START DATA
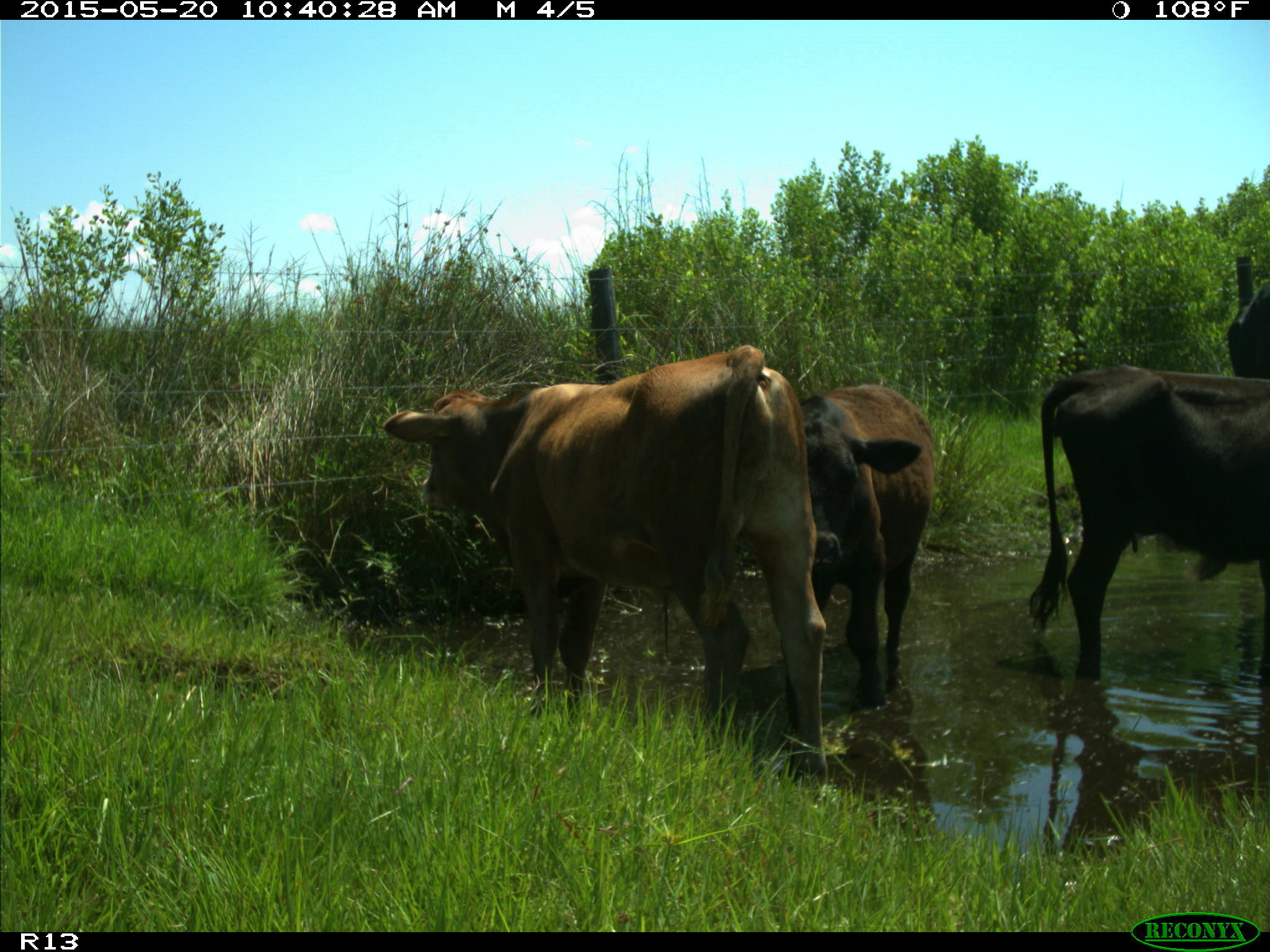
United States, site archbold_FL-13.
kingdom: Animalia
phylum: Chordata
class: Mammalia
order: Artiodactyla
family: Bovidae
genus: Bos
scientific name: Bos taurus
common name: domestic cow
Bos taurus (domestic cow).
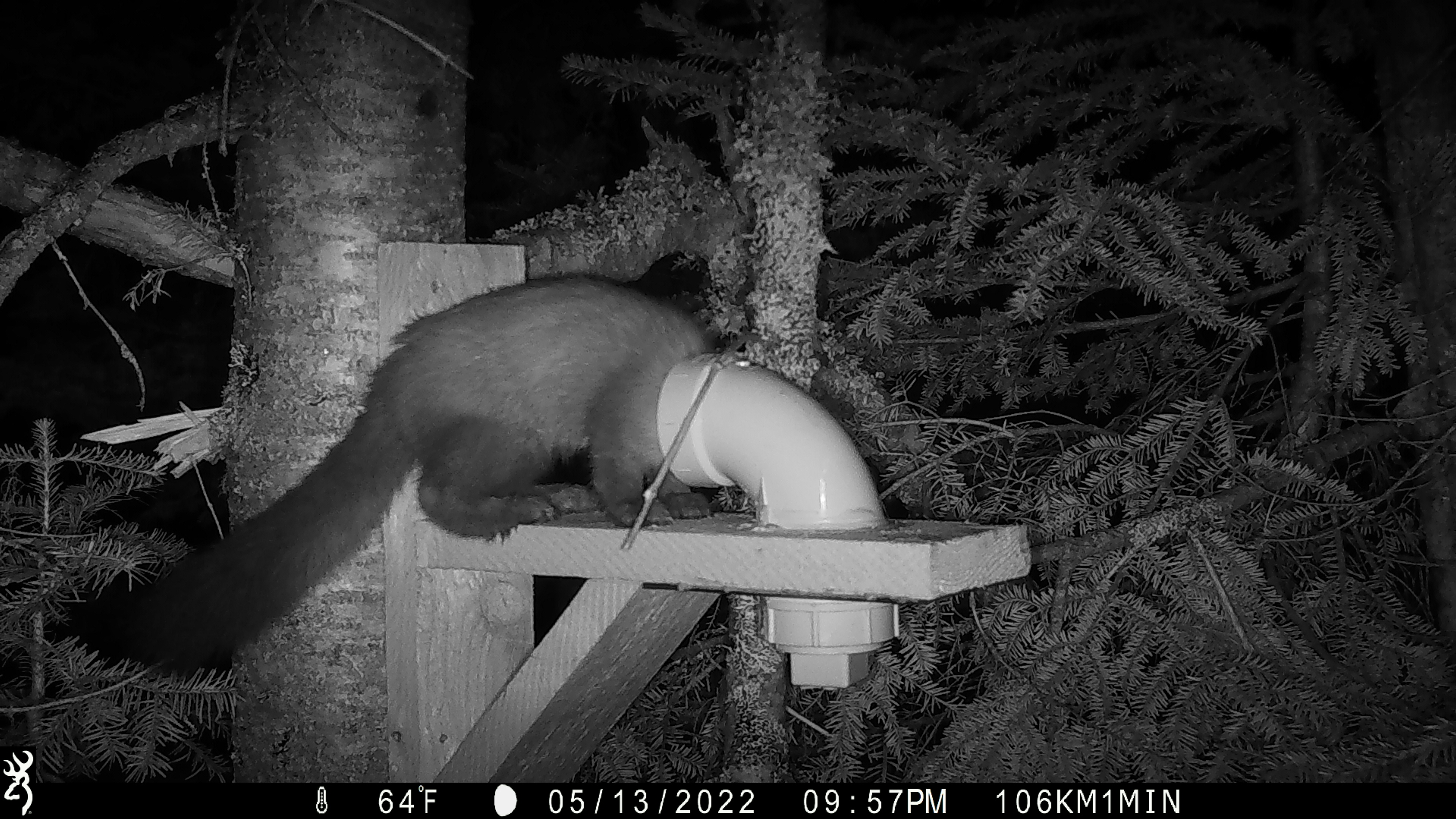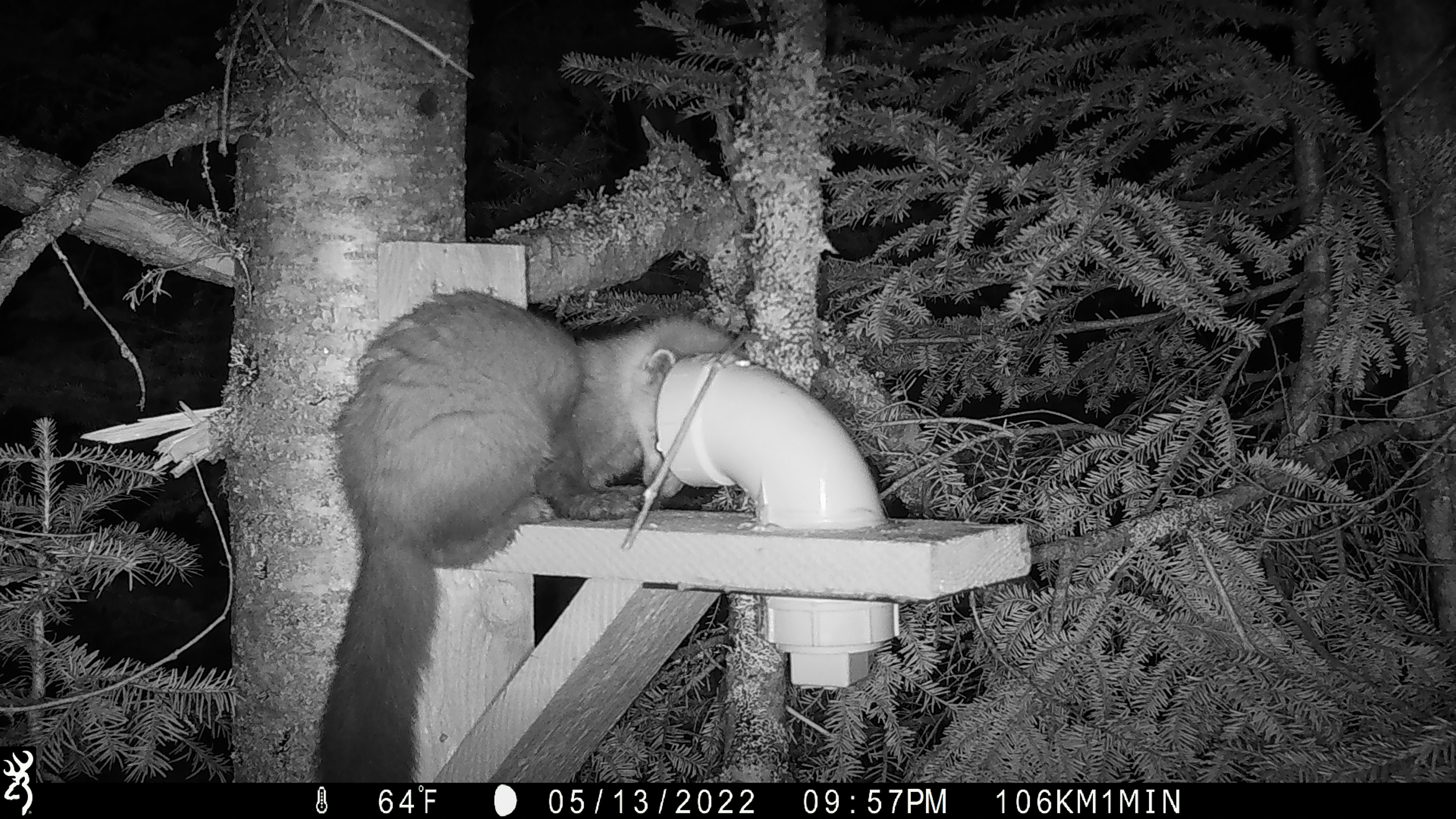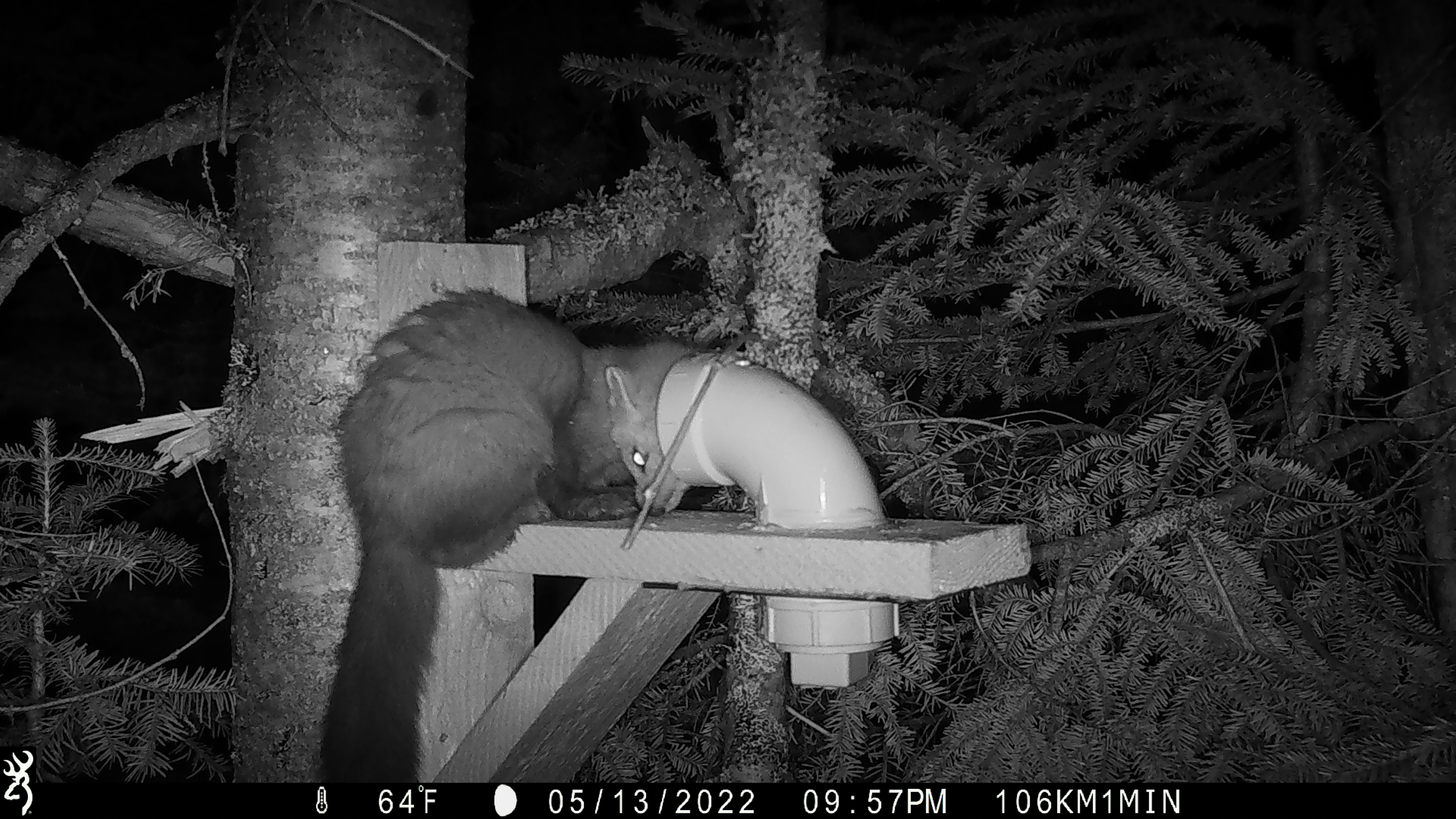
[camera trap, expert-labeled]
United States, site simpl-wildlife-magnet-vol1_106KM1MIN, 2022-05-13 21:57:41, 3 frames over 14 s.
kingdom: Animalia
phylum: Chordata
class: Mammalia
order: Carnivora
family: Mustelidae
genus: Martes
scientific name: Martes americana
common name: american marten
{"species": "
END DATA
- _AIM OF THE EXERCISE_
Each record should be given again exactly, with no picture carried over.

- _ANSWER SPACE_
United States, site archbold_FL-13.
kingdom: Animalia
phylum: Chordata
class: Mammalia
order: Artiodactyla
family: Bovidae
genus: Bos
scientific name: Bos taurus
common name: domestic cow
Bos taurus (domestic cow).
[camera trap, expert-labeled]
United States, site simpl-wildlife-magnet-vol1_106KM1MIN, 2022-05-13 21:57:41, 3 frames over 14 s.
kingdom: Animalia
phylum: Chordata
class: Mammalia
order: Carnivora
family: Mustelidae
genus: Martes
scientific name: Martes americana
common name: american marten
{"species": "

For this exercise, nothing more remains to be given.